Selected extract:
Gabriel Scherer <gabriel.sche...@gmail.com> writes:

> I have implemented a small example in two versions: one with external
> dllist (I'm using the Batteries Dllist module), which indeed needs a
> small hack to bootstrap a single-element cycle, and one with inline
> pointers as you show, using simple value recursion. In the second case
> I also have a small abstraction layer for traversals -- only
> instantiated in the 'iter' case currently -- that could save some code
> duplication; that must be one of the "closures" tricks you were
> thinking of, but I don't claim that it's as efficient than duplicated
> specialized traversal functions.
>
> The code is here:
>   
> https://gitorious.org/gasche-snippets/outside-or-inline-lists/blobs/master/goswin_dllists.ml

For the fun of it I wrote a version with first class modules. It is
pretty much like your inline solution with records of closures, just a
different syntax.

The one thing I can't eliminate is the code duplication for the
initialization. I'm starting to believe there is no way around using
Obj.magic or option types there. At least for the verry first task (in
each dlist). The right-hand restriction in a let rec simply prevents
putting that code into a function.

For DList the duplication is minimal because the container is so
simple. But for more complex container more code would have to be
duplicated. The code could be hidden behind camlp4 though.

MfG
        Goswin

----------------------------------------------------------------------

(* Type for doubly linked list *)
type 'a dlist = {
  mutable next : 'a;
  mutable prev : 'a;
}

(* Module to access a container in another type *)
module type Accessor = sig
  type a
  val get : a -> a dlist
end

(* create an access module from a closure *)

Dataset extract:
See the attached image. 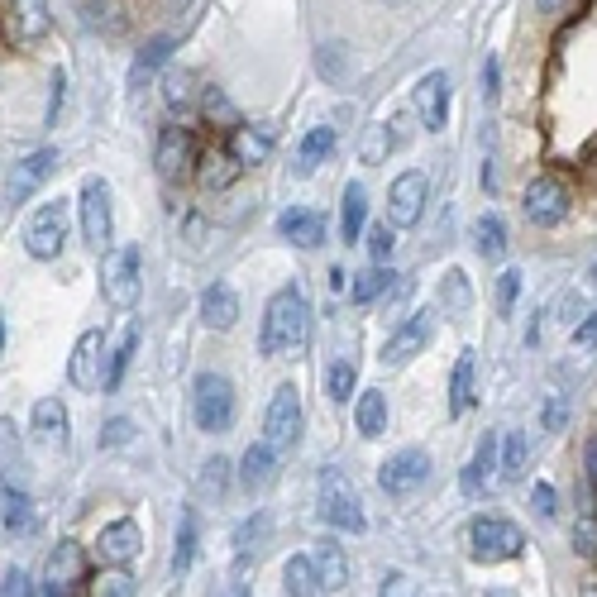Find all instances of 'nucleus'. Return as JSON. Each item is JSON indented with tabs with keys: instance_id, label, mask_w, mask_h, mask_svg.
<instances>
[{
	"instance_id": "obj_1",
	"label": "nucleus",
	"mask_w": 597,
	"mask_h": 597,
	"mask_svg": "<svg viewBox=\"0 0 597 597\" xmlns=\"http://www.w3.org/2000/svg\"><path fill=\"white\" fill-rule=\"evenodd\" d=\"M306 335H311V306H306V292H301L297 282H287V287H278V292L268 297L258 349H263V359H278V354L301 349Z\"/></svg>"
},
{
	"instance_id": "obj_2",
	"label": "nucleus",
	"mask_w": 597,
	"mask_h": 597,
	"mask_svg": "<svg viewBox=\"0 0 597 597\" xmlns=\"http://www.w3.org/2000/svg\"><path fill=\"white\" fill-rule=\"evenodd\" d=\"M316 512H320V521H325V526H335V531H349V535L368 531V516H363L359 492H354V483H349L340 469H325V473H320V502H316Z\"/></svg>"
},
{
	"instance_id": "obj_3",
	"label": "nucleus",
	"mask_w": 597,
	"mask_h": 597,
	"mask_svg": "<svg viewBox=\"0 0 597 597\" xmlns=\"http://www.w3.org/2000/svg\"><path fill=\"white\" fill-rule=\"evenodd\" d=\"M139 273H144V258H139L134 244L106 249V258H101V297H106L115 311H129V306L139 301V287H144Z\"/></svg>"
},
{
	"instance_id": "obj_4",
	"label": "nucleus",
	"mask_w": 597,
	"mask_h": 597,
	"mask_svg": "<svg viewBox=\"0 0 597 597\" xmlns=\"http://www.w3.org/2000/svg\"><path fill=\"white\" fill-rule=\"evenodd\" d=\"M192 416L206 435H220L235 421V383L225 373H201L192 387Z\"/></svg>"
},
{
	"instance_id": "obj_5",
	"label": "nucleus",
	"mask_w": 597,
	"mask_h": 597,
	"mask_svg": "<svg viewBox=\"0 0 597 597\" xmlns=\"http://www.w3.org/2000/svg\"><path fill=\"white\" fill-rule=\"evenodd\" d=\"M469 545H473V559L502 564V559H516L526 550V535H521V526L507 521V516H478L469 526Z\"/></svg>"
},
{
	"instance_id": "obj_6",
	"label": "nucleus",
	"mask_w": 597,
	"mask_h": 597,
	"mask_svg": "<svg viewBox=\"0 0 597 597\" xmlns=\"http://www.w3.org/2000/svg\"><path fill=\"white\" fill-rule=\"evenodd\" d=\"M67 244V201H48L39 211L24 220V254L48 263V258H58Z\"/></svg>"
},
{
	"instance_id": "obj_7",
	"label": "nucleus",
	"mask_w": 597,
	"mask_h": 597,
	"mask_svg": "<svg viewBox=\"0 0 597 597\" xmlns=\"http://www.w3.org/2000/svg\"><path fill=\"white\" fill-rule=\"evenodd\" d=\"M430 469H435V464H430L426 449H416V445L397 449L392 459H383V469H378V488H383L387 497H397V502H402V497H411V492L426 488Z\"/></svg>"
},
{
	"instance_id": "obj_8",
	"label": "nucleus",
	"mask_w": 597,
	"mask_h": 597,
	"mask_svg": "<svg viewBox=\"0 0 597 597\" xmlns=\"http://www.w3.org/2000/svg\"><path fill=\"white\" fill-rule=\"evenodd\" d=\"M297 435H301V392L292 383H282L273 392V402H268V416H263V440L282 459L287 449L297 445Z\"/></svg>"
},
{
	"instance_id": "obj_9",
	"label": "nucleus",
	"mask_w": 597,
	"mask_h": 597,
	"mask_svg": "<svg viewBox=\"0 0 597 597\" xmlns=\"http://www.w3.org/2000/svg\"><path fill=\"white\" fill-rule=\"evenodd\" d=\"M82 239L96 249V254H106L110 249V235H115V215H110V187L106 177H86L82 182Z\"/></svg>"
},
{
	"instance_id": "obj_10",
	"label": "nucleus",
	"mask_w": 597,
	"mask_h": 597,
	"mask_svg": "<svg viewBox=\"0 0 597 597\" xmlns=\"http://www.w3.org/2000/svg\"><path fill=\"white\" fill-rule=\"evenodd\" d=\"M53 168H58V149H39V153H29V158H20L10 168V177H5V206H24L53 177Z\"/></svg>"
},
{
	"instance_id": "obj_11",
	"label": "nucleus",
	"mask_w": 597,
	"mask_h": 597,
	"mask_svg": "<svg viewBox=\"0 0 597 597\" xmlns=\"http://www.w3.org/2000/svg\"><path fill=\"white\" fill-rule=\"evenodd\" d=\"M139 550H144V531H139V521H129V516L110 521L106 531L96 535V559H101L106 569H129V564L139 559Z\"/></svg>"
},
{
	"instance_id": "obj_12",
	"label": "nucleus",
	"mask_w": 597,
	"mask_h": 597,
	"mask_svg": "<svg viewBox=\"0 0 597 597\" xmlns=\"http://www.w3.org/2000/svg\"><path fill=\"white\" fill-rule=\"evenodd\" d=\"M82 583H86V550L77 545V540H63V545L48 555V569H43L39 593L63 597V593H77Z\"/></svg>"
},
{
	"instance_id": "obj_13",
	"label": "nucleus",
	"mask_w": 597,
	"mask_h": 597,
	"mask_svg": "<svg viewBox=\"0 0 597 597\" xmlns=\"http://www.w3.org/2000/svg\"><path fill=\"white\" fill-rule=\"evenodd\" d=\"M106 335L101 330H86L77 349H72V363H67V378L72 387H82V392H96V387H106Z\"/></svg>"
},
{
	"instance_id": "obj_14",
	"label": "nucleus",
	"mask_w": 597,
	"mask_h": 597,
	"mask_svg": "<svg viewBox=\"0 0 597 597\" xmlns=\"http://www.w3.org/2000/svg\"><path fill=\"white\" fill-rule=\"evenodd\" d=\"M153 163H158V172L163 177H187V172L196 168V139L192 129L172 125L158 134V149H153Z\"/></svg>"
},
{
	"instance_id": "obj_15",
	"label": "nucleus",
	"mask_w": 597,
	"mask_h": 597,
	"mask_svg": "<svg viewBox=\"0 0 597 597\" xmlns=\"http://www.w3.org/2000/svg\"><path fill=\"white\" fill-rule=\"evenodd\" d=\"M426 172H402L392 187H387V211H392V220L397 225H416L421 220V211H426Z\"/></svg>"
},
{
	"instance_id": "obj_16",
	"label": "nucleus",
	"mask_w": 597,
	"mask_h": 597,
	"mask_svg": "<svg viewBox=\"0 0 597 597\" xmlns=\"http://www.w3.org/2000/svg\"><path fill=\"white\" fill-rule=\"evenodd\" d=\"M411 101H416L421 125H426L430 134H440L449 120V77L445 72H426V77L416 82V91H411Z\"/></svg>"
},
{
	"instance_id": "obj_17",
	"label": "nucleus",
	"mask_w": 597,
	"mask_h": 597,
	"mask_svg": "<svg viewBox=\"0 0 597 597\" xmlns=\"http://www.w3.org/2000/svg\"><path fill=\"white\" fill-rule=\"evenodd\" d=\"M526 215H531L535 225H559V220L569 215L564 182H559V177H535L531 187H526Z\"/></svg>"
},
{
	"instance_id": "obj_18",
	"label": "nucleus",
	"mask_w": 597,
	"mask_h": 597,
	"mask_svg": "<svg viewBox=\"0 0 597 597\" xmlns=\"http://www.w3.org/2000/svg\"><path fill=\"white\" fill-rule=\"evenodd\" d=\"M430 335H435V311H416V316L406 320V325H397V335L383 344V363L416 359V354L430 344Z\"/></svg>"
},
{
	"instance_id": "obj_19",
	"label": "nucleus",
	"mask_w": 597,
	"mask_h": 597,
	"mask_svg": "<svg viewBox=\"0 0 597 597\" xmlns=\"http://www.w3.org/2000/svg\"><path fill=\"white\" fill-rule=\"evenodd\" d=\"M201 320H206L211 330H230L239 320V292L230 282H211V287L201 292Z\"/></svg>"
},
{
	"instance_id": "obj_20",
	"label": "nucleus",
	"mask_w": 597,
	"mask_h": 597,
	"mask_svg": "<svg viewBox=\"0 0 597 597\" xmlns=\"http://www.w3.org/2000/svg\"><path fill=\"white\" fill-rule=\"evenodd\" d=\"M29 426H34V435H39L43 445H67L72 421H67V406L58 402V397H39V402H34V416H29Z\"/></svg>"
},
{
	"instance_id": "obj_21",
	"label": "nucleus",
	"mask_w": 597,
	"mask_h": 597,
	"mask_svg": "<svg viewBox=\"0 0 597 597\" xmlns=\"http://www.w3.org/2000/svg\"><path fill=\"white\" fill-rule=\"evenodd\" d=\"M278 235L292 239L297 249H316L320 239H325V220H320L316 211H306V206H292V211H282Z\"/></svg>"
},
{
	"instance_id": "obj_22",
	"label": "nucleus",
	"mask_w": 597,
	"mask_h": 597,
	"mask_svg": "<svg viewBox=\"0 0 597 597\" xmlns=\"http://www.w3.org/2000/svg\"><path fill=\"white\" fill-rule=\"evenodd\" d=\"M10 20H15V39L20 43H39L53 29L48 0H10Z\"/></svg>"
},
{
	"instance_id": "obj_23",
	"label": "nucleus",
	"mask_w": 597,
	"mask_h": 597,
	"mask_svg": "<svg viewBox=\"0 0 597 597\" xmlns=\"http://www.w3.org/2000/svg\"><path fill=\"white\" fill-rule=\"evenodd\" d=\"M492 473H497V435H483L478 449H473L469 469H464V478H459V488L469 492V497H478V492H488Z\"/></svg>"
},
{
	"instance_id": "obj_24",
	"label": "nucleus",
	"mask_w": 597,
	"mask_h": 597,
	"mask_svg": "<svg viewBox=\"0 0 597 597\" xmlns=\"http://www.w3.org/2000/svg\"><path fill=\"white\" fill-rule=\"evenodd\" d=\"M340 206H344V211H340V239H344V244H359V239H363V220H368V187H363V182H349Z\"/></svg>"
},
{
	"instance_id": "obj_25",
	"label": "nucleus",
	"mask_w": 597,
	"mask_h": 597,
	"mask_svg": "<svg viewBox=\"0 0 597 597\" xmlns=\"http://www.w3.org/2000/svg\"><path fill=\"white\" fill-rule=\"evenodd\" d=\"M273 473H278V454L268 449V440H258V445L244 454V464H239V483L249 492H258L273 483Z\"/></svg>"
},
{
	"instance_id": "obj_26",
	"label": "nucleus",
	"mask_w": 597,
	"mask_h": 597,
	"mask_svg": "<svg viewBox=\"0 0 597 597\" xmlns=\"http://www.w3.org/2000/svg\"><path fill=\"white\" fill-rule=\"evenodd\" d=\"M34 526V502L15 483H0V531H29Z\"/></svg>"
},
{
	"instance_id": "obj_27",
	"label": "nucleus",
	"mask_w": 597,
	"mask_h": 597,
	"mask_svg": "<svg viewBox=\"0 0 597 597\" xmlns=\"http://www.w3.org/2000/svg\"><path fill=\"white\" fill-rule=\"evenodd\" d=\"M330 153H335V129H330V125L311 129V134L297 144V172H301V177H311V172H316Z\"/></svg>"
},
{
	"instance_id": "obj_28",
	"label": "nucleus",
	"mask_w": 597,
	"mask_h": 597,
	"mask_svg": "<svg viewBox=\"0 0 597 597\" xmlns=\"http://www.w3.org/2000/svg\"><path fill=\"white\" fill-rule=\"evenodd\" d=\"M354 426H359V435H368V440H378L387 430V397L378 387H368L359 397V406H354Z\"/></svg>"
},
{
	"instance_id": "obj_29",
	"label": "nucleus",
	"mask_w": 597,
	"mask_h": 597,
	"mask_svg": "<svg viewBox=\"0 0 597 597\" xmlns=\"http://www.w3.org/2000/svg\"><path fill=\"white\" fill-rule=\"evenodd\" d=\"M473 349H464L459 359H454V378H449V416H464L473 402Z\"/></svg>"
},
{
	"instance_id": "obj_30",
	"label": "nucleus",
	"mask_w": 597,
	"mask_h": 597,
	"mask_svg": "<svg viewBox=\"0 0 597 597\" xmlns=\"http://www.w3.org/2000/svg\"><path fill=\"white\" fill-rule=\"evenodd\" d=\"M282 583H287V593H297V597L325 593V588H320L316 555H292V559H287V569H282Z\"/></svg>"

Exercise 1: Retype the doubly linked list post exactly, starting at "type 'a dlist" and ending at "a closure *)".
Exercise 2: Continue the doubly linked list post from the point where it stops.

Answer 1:
type 'a dlist = {
  mutable next : 'a;
  mutable prev : 'a;
}

(* Module to access a container in another type *)
module type Accessor = sig
  type a
  val get : a -> a dlist
end

(* create an access module from a closure *)

Answer 2:
let make_accessor : 'a . ('a -> 'a dlist) ->
  (module Accessor with type a = 'a) =
  fun (type c) (fn : c -> c dlist) ->
    let module M = struct
      type a = c
      let get x = fn x
    end
    in
    (module M : Accessor with type a = c)

(* Iterator over a DList *)
let get_next : 'a . (module Accessor with type a = 'a) -> 'a -> 'a =
  fun (type a) x y ->
    let module D = (val x : Accessor with type a = a)
    in
    (D.get y).next

(* Now lets use this: *)

(* A task has 2 DList: all and state *)
type task = {
  all : task dlist;
  state : task dlist;
  name : string;
}

(* Accessors for the two DLists *)
let all = make_accessor (fun task -> task.all)
let state = make_accessor (fun task -> task.state)

(* Some sample tasks *)
let rec task1 = {
  all = { next = task2; prev = task2; };
  state = { next = task1; prev = task1; };
  name = "task1";
}
and task2 = {
  all = { next = task1; prev = task1; };
  state = { next = task2; prev = task2; };
  name = "task2";
}

let () =
  Printf.printf "all_next = %s, state_next = %s \n"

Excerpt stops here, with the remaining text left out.